Mr Patzelt called on his fellow citizens to actively engage with the immigration crisis instead by taking in refugees, and challenged Mr Ströbele to do the same.
He wrote: “I propose that we both, you and I, personally take in one or two refugees to live with us, until they are offered a humane, individual accommodation instead of being quartered in mass accommodation.”
Mr Patzelt, who was mayor of Frankfurt on the Oder river for eight years before being elected as an MP for the CDU two years ago, didn’t receive an answer from Ströbele, but he did receive anonymous death threats from citizens.
“Many found it an imposition even to think of taking in a refugee,” said Mr Patzelt, adding that Germany ultimately has to find a solution.
Hostility over immigration has been rising in Germany, which receives the most asylum applications in Europe. The German government announced in May that it is expecting asylum applications to reach 400,000 in 2015, nearly double the 202,000 applications it received in 2014.

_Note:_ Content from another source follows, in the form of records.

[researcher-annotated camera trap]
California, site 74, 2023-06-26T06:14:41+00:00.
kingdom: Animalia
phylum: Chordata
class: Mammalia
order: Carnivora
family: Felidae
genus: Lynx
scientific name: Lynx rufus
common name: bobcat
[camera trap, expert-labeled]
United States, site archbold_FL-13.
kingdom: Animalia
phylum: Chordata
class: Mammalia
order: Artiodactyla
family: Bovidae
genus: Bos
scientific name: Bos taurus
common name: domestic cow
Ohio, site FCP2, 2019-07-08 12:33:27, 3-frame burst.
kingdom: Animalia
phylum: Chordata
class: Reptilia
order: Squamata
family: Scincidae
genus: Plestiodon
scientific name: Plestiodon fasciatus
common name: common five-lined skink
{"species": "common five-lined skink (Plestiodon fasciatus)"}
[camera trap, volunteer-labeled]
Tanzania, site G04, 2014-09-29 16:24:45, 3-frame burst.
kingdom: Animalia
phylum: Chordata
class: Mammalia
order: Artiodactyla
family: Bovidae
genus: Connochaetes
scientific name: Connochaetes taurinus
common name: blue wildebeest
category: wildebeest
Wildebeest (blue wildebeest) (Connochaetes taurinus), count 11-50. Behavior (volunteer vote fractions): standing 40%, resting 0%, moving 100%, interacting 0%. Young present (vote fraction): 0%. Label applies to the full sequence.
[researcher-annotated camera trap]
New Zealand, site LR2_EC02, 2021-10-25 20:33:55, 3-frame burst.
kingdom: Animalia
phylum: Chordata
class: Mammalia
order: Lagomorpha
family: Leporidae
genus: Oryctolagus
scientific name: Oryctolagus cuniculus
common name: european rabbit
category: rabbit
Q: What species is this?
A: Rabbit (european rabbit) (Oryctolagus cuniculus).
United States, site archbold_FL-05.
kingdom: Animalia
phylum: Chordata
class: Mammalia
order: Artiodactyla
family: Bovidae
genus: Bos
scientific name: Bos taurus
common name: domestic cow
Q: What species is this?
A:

Haben and Awet, who have lived for a year and a half in Germany, both fled their countries and managed to reach Libya before sailing in a wooden boat to Europe.
Eritrea’s dictator Isaias Afewerki rules over a highly repressive regime. The country of six million people in the Horn of Africa provides about a quarter of all asylum applications in the European Union.
Mr Patzelt said that the pair “don’t represent a substantial burden for us”.
The family receives €100 (£71) per refugee each month from authorities for expenses, and the two men also receive money from the state for clothes and food.
It is cheaper for the state to house the refugees with the family than is would be to place them in a refugee home, which would cost around €2,000 a month.
The Federal Office for Migration and Refugees is currently deciding on their residency status following their hearing.